• **Exercise**
Render the records as a Markdown table with the columns Row and Text, starting at the line that contains "How far does the" and ending after the line that contains "Answer: the point". Put a row number in Row and the line itself in Text, and leave out blank lines.

• **Exercise inputs**
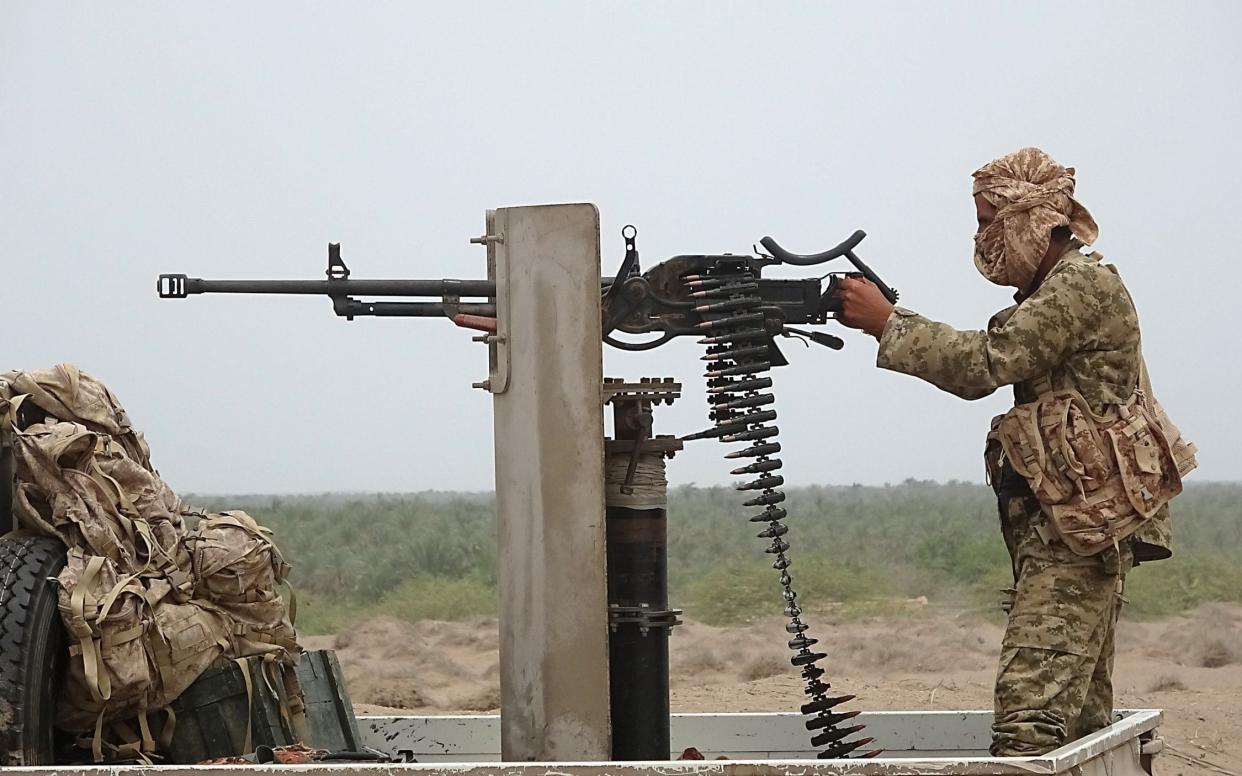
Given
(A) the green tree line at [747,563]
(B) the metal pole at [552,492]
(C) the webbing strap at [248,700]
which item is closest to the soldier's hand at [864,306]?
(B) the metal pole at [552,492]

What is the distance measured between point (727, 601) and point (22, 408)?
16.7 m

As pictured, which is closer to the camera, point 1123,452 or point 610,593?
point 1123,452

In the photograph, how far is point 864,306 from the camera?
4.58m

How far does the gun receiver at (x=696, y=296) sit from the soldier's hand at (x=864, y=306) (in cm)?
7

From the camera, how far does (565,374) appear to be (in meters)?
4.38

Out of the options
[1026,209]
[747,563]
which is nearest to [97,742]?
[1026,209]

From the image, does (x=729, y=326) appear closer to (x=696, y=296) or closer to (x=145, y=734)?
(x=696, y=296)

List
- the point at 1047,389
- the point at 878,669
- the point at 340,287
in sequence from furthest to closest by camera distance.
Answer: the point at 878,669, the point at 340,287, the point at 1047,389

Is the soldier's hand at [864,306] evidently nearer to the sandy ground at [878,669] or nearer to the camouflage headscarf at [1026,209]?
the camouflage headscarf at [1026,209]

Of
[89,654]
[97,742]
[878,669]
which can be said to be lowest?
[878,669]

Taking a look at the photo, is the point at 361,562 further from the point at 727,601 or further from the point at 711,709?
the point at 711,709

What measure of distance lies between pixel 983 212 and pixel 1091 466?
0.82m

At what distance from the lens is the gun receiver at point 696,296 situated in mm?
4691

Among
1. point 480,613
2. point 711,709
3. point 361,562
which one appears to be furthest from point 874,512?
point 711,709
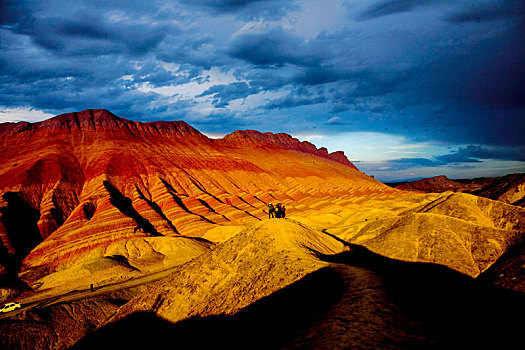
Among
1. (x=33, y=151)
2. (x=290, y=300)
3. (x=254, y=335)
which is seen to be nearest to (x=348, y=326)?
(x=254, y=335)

• **Solution**
| Row | Text |
|---|---|
| 1 | How far does the gun receiver at (x=696, y=296) sit from the soldier's hand at (x=864, y=306) (in cm)? |
| 2 | 7 |
| 3 | From the camera, how far does (565,374) appear to be (in meters)? |
| 4 | 4.38 |
| 5 | Out of the options |
| 6 | [1026,209] |
| 7 | [747,563] |
| 8 | which is nearest to [97,742]? |
| 9 | [1026,209] |
| 10 | From the image, does (x=729, y=326) appear closer to (x=696, y=296) or closer to (x=145, y=734)? |
| 11 | (x=696, y=296) |
| 12 | List |
| 13 | - the point at 1047,389 |
| 14 | - the point at 878,669 |
| 15 | - the point at 340,287 |
| 16 | in sequence from furthest to closest by camera distance. |
| 17 | Answer: the point at 878,669, the point at 340,287, the point at 1047,389 |